Change the above code this:

cnt=0
> /tmp/summary_sizes.txt   # set the file to zero length
while read dirname 
do
     [ "$dirname" = "/dira" ]  && continue                # skip highlevel dirs
     [ "$dirname" = "/dirb" ]  && continue
     du -s $dirname >> /tmp/summary_sizes.txt &   # run du in the background
     cnt=$(( $cnt + 1 ))                                          # count background processes
     [  $(( $cnt % 15 )) -eq 0 ]  && wait                   # when 15 active -- wait
done  < /path/to/dir.txt
wait                                                                      # wait for any leftover processes

rufino · October 28, 2013, 6:10am

thanks for response, but not working here still slow.

jim_mcnamara · October 28, 2013, 6:53am

Define "not working". Your directory structure is beyond awful, performance wise, so you will never get an answer to du in a reasonable time using standard UNIX tools. du reads directories as we explained earlier.

You would have to develop a fairly complex daemon to constantly monitor each of the huge directories and then store the output on a file system separate from the big directories. Or simply wait a very long time to get an answer using UNIX tools.

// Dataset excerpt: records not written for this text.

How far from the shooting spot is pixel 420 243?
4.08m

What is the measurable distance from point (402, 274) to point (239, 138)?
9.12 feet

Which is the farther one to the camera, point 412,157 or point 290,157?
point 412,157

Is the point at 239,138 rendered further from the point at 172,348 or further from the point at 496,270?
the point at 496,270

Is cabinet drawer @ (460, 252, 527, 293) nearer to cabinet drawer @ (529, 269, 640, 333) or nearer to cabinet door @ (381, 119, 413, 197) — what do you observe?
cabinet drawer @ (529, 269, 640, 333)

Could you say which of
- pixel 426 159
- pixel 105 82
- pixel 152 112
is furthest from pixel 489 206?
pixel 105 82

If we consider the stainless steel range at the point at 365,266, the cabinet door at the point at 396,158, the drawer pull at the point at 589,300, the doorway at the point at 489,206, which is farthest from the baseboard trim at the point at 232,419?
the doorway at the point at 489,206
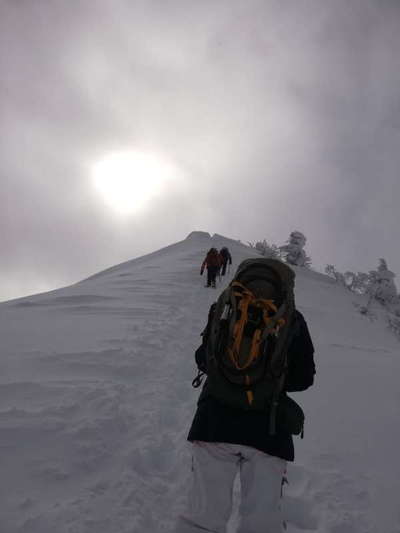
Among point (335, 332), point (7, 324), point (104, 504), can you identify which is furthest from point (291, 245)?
point (104, 504)

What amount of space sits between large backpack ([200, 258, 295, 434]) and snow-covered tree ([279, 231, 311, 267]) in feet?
114

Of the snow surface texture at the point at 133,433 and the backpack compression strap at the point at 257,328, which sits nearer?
the backpack compression strap at the point at 257,328

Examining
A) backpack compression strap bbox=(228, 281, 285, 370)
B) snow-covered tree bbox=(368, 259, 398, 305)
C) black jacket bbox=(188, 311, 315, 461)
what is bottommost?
black jacket bbox=(188, 311, 315, 461)

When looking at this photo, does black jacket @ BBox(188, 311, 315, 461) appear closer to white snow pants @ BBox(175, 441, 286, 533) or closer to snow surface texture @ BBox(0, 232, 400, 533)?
white snow pants @ BBox(175, 441, 286, 533)

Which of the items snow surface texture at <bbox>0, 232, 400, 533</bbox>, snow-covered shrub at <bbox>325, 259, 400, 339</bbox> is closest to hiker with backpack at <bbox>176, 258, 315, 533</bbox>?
snow surface texture at <bbox>0, 232, 400, 533</bbox>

If you do something about where the directory data lives, as bakunin suggested, things would get better. Not perfect.

What OS are you on? Maybe you can tune ufs or whatever filesystem you have.

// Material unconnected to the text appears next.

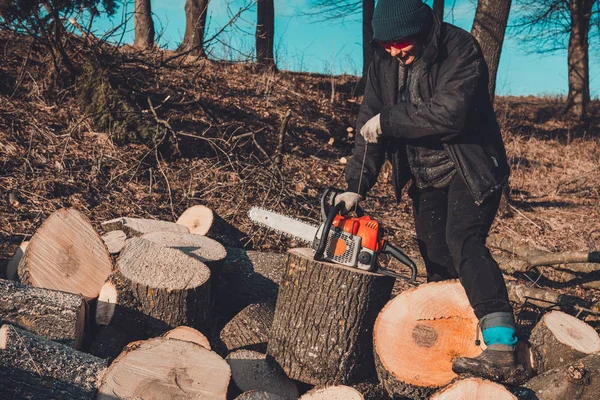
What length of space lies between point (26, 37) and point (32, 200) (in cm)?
273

rufino · October 28, 2013, 10:09pm

centos 6.4 and my bid disk mounted from EMC.

here is my directory structure.
20TB mouted from EMC
/data
10m files -images/
500k files -txt/
wanted to get total size of images and txt folder separately.

cnt=0 > /tmp/summary_sizes.txt   # set the file to zero length while read dirname  do 
[ "$dirname" = "/data/images" ]  && continue                # skip highlevel dirs 
[ "$dirname" = "/data/txt" ]  && continue      
du -s $dirname >> /tmp/summary_sizes.txt &   # run du in the background      
cnt=$(( $cnt + 1 ))                                          # count background processes      
[  $(( $cnt % 15 )) -eq 0 ]  && wait                   # when 15 active -- wait
done  < /tmp/dir.txt
wait

I try your script but no result

bakunin · October 29, 2013, 12:09pm

No wonder - you have skipped exactly the directories you were interested in. You should skip "/data", as HIGHERLEVEL directory, like the commentary suggested. It might help to actually try to understand what the script is doing before modifying it.

I hope this helps.

bakunin

rufino · October 30, 2013, 2:07am

yes you right, now is working and will update you.